Loss function | Squared error |
---|---|
Criterion for selecting optimal number of trees | Maximum R-squared |
Model validation | 3-fold cross-validation |
Learning rate | 0.04372 |
Subsample fraction | 0.5 |
Maximum terminal nodes per tree | 6 |
Minimum terminal node size | 3 |
Number of predictors selected for node splitting | Total number of predictors = 34 |
Rows used | 4372 |
Mean | StDev | Minimum | Q1 | Median | Q3 | Maximum |
---|---|---|---|---|---|---|
235217 | 132193 | 23800 | 136000 | 208293 | 300716 | 1190000 |
Loss function | Squared error |
---|---|
Criterion for selecting optimal number of trees | Maximum R-squared |
Model validation | 3-fold cross-validation |
Learning rate | 0.001, 0.0437, 0.1 |
Subsample fraction | 0.5, 0.7 |
Maximum terminal nodes per tree | 6 |
Minimum terminal node size | 3 |
Number of predictors selected for node splitting | Total number of predictors = 34 |
Rows used | 4372 |
Mean | StDev | Minimum | Q1 | Median | Q3 | Maximum |
---|---|---|---|---|---|---|
235217 | 132193 | 23800 | 136000 | 208293 | 300716 | 1190000 |
Model | Optimal Number of Trees | R-squared (%) | Mean Absolute Deviation | Learning Rate | Subsample Fraction | Maximum Terminal Nodes |
---|---|---|---|---|---|---|
1 | 500 | 36.43 | 82617.1 | 0.0010 | 0.5 | 6 |
2 | 495 | 85.87 | 34560.5 | 0.0437 | 0.5 | 6 |
3 | 495 | 85.63 | 34889.3 | 0.1000 | 0.5 | 6 |
4 | 500 | 36.86 | 82145.0 | 0.0010 | 0.7 | 6 |
5* | 500 | 86.79 | 33052.6 | 0.0437 | 0.7 | 6 |
6 | 451 | 86.67 | 33262.3 | 0.1000 | 0.7 | 6 |
Total predictors | 34 |
---|---|
Important predictors | 24 |
Number of trees grown | 500 |
Optimal number of trees | 500 |
Statistics | Training | Test |
---|---|---|
R-squared | 96.41% | 86.79% |
Root mean squared error (RMSE) | 25035.7243 | 48029.9503 |
Mean squared error (MSE) | 6.26787E+08 | 2.30688E+09 |
Mean absolute deviation (MAD) | 17309.3936 | 33052.6087 |
Mean absolute percent error (MAPE) | 0.0930 | 0.1790 |
The Relative Variable Importance graph plots the predictors in order of their effect on model improvement when splits are made on a predictor over the sequence of trees. The most important predictor variable is Core Based Statistical Area. If the importance of the top predictor variable, Core Based Statistical Area, is 100%, then the next important variable, Annual Income, has a contribution of 92.8%. This means the annual income of the borrower is 92.8% as important as the geographical location of the property.
The scatterplot of fitted loan amounts versus actual loan amounts shows the relationship between the fitted and actual values for both the training data and the test data. You can hover over the points on the graph to see the plotted values more easily. In this example, all points fall approximately near the reference line of y=x.
Use the partial dependency plots to gain insight into how the important variables or pairs of variables affect the fitted response values. The partial dependence plots show whether the relationship between the response and a variable is linear, monotonic, or more complex.
The first plot illustrates the fitted loan amount for each core based statistical area. Because there are so many data points, you can hover over individual data points to see the specific x– and y–values. For instance, the highest point on the right side of the graph is for core area number 41860 and the fitted loan amount is approximately $378069.
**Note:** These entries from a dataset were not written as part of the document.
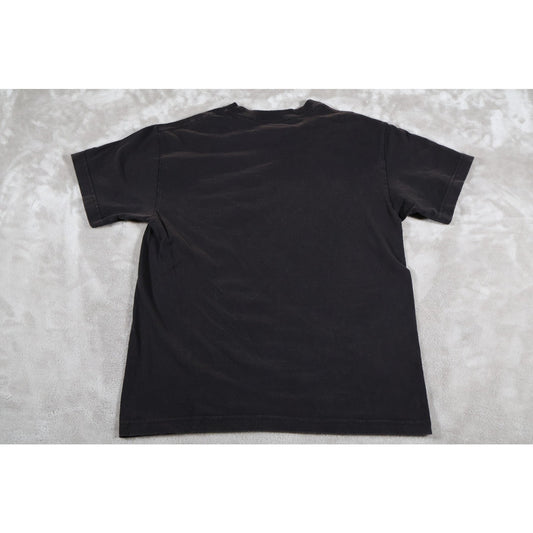 DGK Shirt Mens Medium Black Street Art Graphic Tee Skateboarding Urban Style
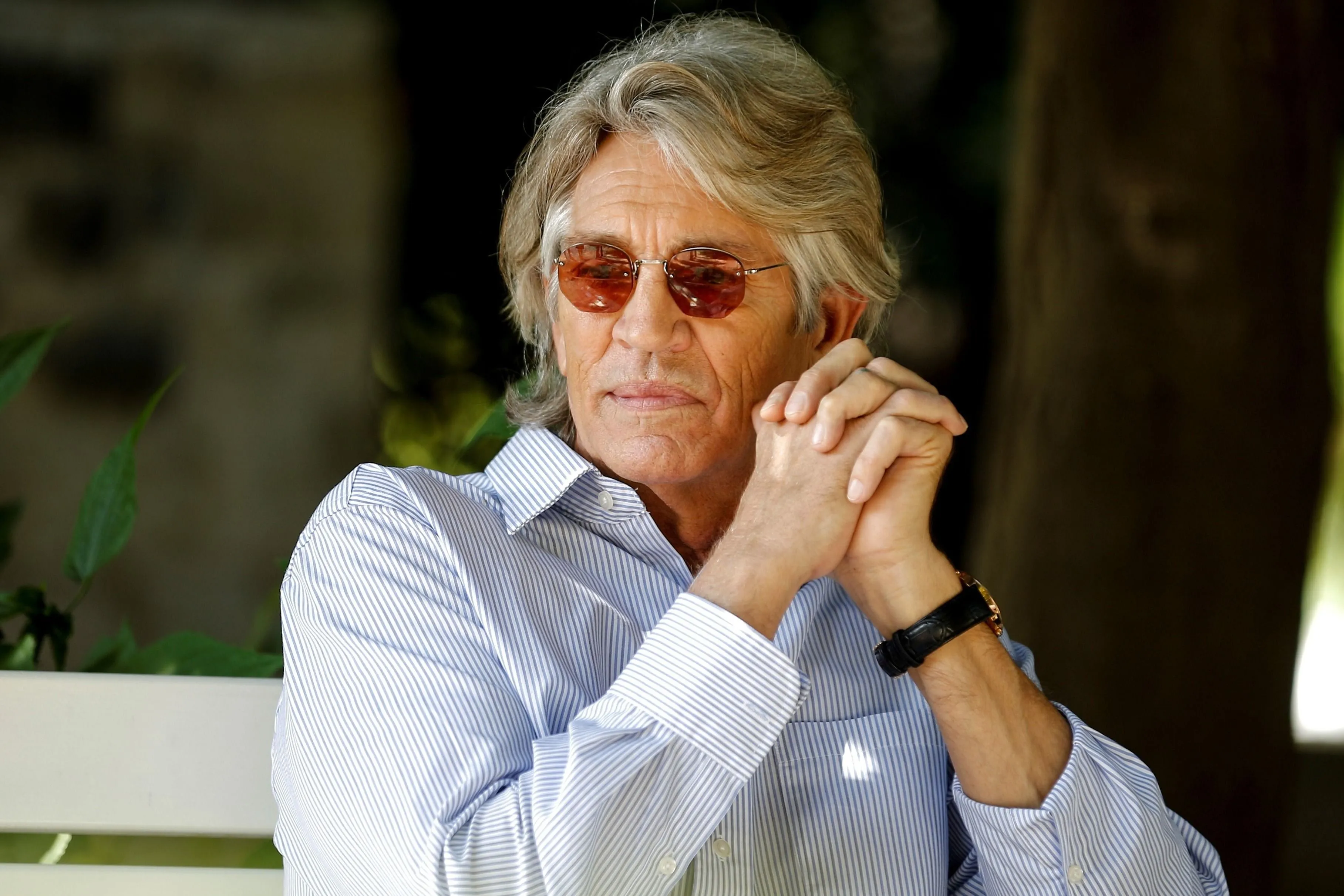 Eric Roberts ezért nem vett részt lánya esküvőjén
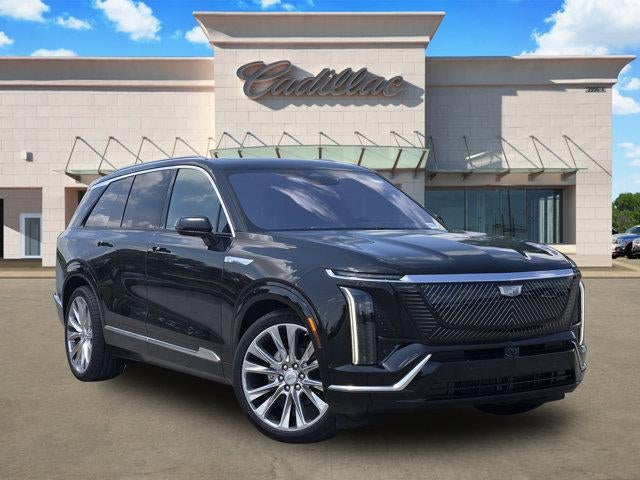 2026 Cadillac Vistiq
The second plot illustrates that the fitted loan amount increases as the annual income increases. After annual income reaches $300000, the fitted loan amount levels increase at a slower rate.
The third plot illustrates that the fitted loan amount increases as the front end ratio increases.
The fourth plot
illustrates the fitted loan amount for each census county code. As with the first plot,
you can hover over certain data points to get more information. Select or to produce plots for other variables.